- Soal Latihan
Tolong salin kembali semua entri di bawah ini dengan mengganti "vanity drawer" menjadi "sink drawer", tanpa mengubah bagian lainnya.

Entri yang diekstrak

______________________________

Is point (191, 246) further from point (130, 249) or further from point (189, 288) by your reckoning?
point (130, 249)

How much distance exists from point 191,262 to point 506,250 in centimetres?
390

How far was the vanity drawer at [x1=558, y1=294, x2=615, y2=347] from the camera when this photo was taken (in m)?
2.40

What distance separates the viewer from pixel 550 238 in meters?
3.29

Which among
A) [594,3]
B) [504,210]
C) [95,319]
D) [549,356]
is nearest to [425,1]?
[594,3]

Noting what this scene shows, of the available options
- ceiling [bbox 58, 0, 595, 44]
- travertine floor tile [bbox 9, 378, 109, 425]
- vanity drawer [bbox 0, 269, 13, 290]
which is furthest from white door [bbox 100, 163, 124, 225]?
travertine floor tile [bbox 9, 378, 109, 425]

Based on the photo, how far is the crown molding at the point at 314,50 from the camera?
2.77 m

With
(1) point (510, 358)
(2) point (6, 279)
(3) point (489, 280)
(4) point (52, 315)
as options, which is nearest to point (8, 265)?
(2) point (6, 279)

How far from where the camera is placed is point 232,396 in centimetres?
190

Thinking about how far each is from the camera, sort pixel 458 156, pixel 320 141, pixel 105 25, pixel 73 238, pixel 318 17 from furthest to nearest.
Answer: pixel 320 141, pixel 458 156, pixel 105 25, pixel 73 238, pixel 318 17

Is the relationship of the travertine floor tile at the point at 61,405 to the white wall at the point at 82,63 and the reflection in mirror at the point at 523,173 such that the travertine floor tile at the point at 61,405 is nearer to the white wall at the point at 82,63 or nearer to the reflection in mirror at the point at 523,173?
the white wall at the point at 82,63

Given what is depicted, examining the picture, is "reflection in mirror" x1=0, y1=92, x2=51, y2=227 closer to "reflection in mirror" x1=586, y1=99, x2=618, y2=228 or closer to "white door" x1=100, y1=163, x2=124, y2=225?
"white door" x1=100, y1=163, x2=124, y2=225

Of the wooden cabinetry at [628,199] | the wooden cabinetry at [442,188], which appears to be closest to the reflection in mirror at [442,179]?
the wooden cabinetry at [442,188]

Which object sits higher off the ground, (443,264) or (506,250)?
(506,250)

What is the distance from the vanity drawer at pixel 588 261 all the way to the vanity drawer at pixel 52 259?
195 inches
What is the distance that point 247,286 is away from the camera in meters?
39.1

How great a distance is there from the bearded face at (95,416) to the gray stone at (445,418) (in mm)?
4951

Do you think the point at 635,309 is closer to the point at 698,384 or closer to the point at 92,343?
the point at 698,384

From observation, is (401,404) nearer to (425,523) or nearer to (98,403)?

______________________________

- Hasil
Is point (191, 246) further from point (130, 249) or further from point (189, 288) by your reckoning?
point (130, 249)

How much distance exists from point 191,262 to point 506,250 in centimetres?
390

How far was the sink drawer at [x1=558, y1=294, x2=615, y2=347] from the camera when this photo was taken (in m)?
2.40

What distance separates the viewer from pixel 550 238 in meters?
3.29

Which among
A) [594,3]
B) [504,210]
C) [95,319]
D) [549,356]
is nearest to [425,1]?
[594,3]

Noting what this scene shows, of the available options
- ceiling [bbox 58, 0, 595, 44]
- travertine floor tile [bbox 9, 378, 109, 425]
- sink drawer [bbox 0, 269, 13, 290]
which is furthest from white door [bbox 100, 163, 124, 225]?
travertine floor tile [bbox 9, 378, 109, 425]

Based on the photo, how far is the crown molding at the point at 314,50 from the camera?
2.77 m

With
(1) point (510, 358)
(2) point (6, 279)
(3) point (489, 280)
(4) point (52, 315)
as options, which is nearest to point (8, 265)?
(2) point (6, 279)

How far from where the camera is placed is point 232,396 in centimetres?
190

Thinking about how far each is from the camera, sort pixel 458 156, pixel 320 141, pixel 105 25, pixel 73 238, pixel 318 17 from furthest to nearest.
Answer: pixel 320 141, pixel 458 156, pixel 105 25, pixel 73 238, pixel 318 17

Is the relationship of the travertine floor tile at the point at 61,405 to the white wall at the point at 82,63 and the reflection in mirror at the point at 523,173 such that the travertine floor tile at the point at 61,405 is nearer to the white wall at the point at 82,63 or nearer to the reflection in mirror at the point at 523,173?
the white wall at the point at 82,63

Given what is depicted, examining the picture, is "reflection in mirror" x1=0, y1=92, x2=51, y2=227 closer to "reflection in mirror" x1=586, y1=99, x2=618, y2=228 or closer to "white door" x1=100, y1=163, x2=124, y2=225?
"white door" x1=100, y1=163, x2=124, y2=225

Of the wooden cabinetry at [628,199] | the wooden cabinetry at [442,188], which appears to be closest to the reflection in mirror at [442,179]?
the wooden cabinetry at [442,188]

Which object sits higher off the ground, (443,264) or (506,250)?
(506,250)

What is the distance from the sink drawer at pixel 588 261 all the way to the sink drawer at pixel 52 259?
195 inches
What is the distance that point 247,286 is away from the camera in meters?
39.1

How great a distance is there from the bearded face at (95,416) to the gray stone at (445,418) (in mm)?
4951

Do you think the point at 635,309 is closer to the point at 698,384 or closer to the point at 92,343?
the point at 698,384

From observation, is (401,404) nearer to (425,523) or nearer to (98,403)?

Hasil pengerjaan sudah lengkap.